Records drawn from a dataset:
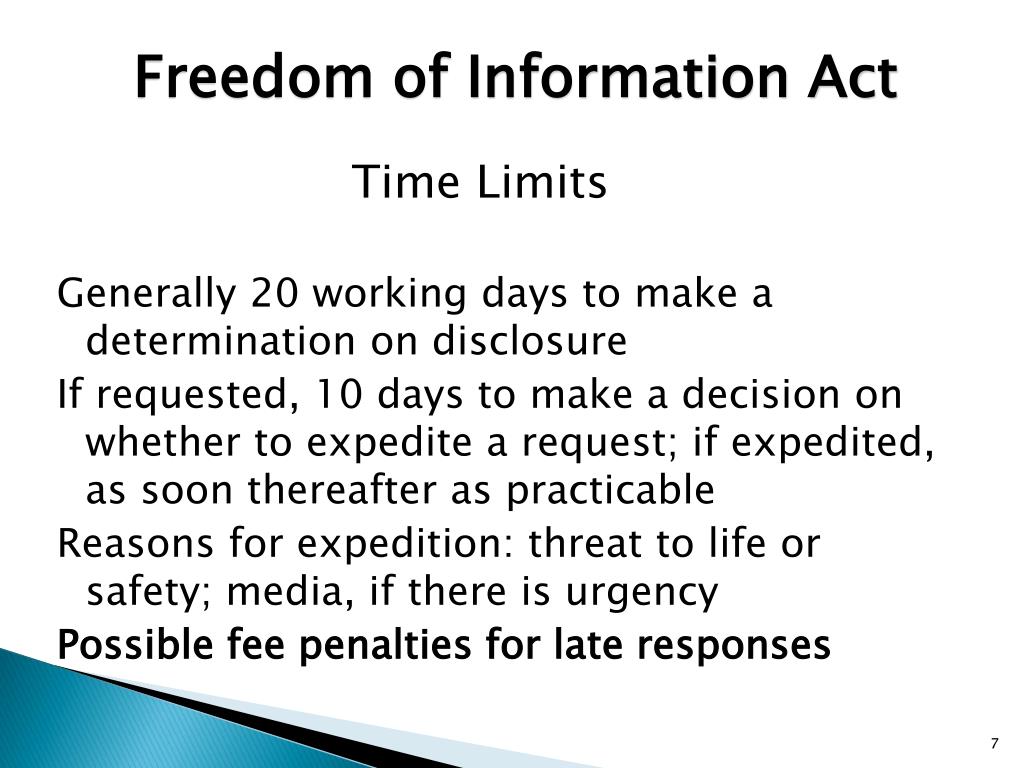 Freedom of Information Act

Time Limits

Generally 20 working days to make a determination on disclosure

If requested, 10 days to make a decision on whether to expedite a request; if expedited, as soon thereafter as practicable

Reasons for expedition: threat to life or safety; media, if there is urgency

Possible fee penalties for late responses

7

→ **Your assignment**: Please say how many lines in the records above contain the word "make", giving the number alone.

→ **Written answer**: 2